***** Entries shown *****

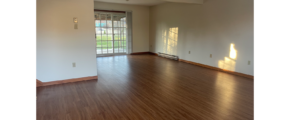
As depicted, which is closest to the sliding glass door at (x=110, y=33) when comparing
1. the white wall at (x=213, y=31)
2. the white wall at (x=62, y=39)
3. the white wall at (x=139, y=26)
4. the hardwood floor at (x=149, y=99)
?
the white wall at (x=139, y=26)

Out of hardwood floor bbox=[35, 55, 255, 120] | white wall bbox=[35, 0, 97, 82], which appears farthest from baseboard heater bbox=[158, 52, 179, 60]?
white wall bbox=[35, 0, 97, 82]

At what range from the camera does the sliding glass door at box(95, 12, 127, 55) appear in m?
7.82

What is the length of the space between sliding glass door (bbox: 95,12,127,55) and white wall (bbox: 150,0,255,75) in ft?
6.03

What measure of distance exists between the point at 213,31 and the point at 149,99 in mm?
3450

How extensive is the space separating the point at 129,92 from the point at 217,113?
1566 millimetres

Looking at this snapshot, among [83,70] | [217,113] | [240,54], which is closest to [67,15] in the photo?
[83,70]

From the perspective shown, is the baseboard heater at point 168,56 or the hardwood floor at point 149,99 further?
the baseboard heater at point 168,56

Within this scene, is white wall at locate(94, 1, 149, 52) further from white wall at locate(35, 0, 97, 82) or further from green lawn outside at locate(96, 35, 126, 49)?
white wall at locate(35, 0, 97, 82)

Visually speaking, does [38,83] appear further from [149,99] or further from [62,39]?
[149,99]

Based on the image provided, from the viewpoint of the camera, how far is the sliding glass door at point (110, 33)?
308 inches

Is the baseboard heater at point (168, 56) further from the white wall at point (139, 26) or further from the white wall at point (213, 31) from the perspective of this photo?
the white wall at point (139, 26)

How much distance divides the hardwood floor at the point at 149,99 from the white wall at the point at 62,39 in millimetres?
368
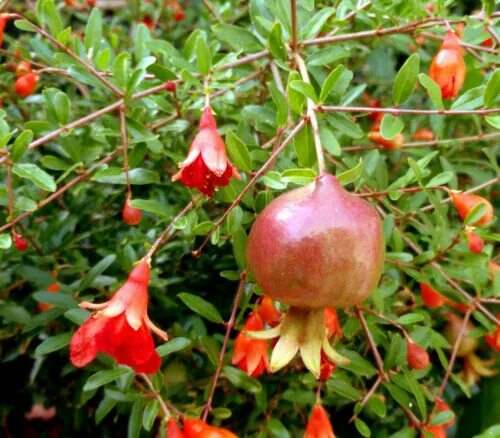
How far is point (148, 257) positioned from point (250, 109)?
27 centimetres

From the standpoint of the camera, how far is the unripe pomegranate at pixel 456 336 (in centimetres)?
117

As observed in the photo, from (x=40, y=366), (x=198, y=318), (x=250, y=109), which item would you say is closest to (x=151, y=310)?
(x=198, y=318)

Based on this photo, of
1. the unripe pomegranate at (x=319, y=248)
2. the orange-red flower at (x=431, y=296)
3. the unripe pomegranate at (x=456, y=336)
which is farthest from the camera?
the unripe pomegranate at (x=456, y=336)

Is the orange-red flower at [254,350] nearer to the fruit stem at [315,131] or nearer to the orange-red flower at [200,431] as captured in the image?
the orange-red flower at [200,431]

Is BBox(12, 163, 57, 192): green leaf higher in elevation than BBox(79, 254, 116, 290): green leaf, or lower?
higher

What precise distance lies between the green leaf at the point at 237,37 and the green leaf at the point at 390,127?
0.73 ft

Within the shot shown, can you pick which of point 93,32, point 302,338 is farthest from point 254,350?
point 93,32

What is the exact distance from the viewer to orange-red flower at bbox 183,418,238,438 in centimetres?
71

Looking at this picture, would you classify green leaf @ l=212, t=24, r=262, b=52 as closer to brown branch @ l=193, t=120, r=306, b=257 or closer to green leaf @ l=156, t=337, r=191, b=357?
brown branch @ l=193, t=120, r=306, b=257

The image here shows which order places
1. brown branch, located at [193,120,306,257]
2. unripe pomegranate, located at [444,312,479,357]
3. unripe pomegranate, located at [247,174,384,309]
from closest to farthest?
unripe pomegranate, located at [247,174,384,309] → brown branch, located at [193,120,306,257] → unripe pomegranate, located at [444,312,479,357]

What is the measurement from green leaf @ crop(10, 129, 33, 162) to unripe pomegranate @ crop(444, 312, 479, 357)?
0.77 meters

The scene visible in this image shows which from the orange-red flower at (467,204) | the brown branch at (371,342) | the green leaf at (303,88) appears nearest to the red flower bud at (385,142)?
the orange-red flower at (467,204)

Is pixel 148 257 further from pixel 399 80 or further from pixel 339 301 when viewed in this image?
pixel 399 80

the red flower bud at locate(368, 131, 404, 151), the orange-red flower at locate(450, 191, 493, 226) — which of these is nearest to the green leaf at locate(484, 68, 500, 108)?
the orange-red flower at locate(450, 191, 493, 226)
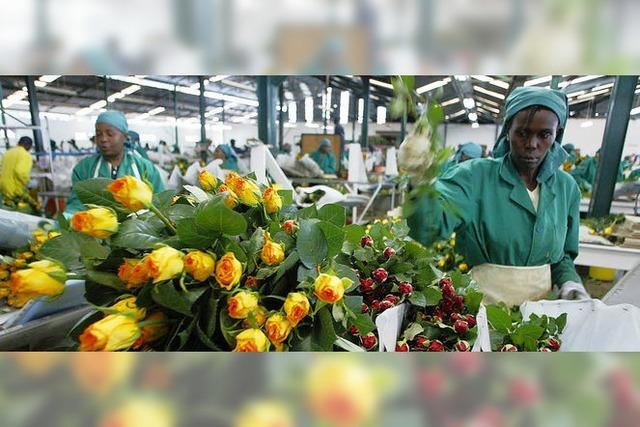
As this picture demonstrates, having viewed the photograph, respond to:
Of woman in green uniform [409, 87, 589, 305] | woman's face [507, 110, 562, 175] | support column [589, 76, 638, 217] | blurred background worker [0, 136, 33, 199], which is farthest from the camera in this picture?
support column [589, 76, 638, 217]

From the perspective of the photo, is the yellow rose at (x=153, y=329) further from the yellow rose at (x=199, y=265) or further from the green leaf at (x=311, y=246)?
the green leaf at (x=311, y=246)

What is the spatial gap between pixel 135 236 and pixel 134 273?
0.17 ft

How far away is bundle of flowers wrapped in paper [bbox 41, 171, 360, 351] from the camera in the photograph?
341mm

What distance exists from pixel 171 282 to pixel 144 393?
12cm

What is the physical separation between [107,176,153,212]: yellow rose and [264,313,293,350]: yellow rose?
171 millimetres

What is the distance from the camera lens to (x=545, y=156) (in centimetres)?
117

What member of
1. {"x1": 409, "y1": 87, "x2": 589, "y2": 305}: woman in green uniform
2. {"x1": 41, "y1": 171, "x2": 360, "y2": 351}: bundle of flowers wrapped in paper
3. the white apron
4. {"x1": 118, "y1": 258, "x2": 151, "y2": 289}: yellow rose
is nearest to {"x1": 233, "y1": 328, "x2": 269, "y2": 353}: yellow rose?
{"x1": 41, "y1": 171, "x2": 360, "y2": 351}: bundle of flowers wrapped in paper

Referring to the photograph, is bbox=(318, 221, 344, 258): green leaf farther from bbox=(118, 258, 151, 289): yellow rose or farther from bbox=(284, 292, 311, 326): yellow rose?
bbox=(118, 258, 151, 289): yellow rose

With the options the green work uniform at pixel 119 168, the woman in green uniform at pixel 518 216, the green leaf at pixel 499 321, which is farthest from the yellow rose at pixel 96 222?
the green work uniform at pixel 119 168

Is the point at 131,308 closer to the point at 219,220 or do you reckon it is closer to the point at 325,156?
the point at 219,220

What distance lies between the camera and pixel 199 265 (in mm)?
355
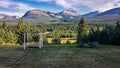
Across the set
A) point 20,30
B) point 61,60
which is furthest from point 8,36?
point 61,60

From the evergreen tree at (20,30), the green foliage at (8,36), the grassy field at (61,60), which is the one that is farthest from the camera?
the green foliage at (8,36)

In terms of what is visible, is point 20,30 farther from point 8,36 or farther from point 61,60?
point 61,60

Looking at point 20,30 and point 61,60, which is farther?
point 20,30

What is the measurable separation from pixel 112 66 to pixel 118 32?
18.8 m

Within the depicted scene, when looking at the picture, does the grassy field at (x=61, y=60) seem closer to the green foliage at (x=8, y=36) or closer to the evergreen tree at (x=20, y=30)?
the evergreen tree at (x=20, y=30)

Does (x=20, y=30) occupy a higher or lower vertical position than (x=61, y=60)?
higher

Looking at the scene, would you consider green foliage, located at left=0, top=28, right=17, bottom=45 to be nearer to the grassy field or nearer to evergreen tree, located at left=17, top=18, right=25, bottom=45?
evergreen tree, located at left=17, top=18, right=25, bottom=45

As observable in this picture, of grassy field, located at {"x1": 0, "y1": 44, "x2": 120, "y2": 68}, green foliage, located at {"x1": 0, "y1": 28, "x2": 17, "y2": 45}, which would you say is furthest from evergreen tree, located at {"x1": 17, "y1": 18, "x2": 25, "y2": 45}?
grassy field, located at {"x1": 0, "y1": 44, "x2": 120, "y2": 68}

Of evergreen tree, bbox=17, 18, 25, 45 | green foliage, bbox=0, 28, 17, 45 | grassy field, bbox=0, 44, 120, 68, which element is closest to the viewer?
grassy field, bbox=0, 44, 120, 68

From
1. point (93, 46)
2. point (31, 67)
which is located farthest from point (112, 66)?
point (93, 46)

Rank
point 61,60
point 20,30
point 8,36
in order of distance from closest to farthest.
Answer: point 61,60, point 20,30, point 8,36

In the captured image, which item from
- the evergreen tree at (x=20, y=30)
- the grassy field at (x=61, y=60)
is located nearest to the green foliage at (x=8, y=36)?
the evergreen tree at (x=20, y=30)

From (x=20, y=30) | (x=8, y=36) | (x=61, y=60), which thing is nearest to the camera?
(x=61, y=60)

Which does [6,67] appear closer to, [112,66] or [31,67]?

*****

**Task details**
Reproduce the lines word for word, starting at the one holding "Of evergreen tree, bbox=17, 18, 25, 45" and ending at the final line of the material above.

**Answer**
Of evergreen tree, bbox=17, 18, 25, 45 | green foliage, bbox=0, 28, 17, 45 | grassy field, bbox=0, 44, 120, 68, which element is closest to the viewer?
grassy field, bbox=0, 44, 120, 68

From
1. point (93, 46)
2. point (31, 67)
which is located farthest from point (112, 66)?
point (93, 46)

Rank
point 61,60
point 20,30
point 8,36
in order of distance from closest to farthest.
Answer: point 61,60, point 20,30, point 8,36

In the captured image, which item from
- the evergreen tree at (x=20, y=30)
- the grassy field at (x=61, y=60)
is located nearest to the green foliage at (x=8, y=36)?
the evergreen tree at (x=20, y=30)

From (x=20, y=30) | (x=8, y=36) | (x=61, y=60), which thing is nearest to the camera?
(x=61, y=60)

Which does [6,67] appear closer to, [112,66] or [31,67]?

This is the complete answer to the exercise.